Thursday, 16 October 2008
On Living in the First Days of the Swedish Empire
Even Switzerland is on board it seems: the whole world has turned Swedish. To recap: the Swedish solution is to take failing banks into full or partial public ownership, re-capitalise them and then, when market conditions allow, sell off the government's stake ideally at a profit but certainly without any loss to the tax payer. There are national variations around all this, naturally. American nobel prize winners seem to be queuing up to tell us how dodgy the Bush/Paulson variant is. But the general outline is clear.
The British banks are having a little problem with this, as you might expect. They are the Bourbons of the capitalist world - arrogant, stupid and without the capacity to see themselves as others see them. I think they'd be demanding their bonuses and share dividends even if the cart was coming to take them to the guillotine...
But this new Swedish consensus might not last. I don't say this because stock markets continue to fall - all that would mean, if it goes on, is that we'd all become even more Swedish, in the sense that governments would have to go for full, rather than partial nationalisation. (Did I really just use the dismissive phrase 'all that would mean' in that last sentence? Christ, I am becoming blaise about global capitalist crises...). To some extent the national Treasuries, and certainly the IMF, have contingency plans for this, even if they passionately wish to avoid it.

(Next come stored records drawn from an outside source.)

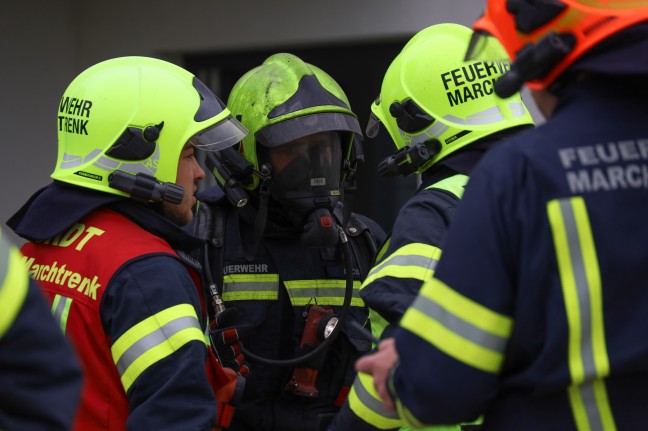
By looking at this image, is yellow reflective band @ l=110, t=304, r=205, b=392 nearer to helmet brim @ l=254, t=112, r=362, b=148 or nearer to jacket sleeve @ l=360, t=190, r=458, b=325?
jacket sleeve @ l=360, t=190, r=458, b=325

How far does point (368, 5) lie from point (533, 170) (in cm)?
391

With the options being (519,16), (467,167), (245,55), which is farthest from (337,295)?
(245,55)

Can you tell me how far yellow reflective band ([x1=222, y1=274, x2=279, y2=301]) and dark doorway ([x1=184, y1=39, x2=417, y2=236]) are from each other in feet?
7.80

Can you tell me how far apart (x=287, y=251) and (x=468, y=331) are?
184cm

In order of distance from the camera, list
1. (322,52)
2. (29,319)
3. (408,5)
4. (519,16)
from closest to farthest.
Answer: (29,319) < (519,16) < (408,5) < (322,52)

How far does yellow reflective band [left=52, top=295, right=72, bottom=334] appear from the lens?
8.46 ft

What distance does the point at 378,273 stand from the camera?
8.76 feet

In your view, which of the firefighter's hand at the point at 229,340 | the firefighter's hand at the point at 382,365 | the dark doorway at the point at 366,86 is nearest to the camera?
the firefighter's hand at the point at 382,365

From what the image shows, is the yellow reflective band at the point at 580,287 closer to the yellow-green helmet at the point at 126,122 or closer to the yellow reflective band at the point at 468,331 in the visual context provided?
the yellow reflective band at the point at 468,331

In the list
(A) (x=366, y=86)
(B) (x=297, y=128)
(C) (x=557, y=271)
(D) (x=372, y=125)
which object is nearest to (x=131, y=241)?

No - it's the bit about selling the banks back to the private sector and getting at least a break even price that I'm beginning to have doubts about.Or at least doubts about it happening in the medium term. John Ross gives us this splendid graph: the Dow didn't recover its September 1929 value until September 1954: 25 years later.
So perhaps the one recession proof activity to get involved in might be Swedish language evening classes.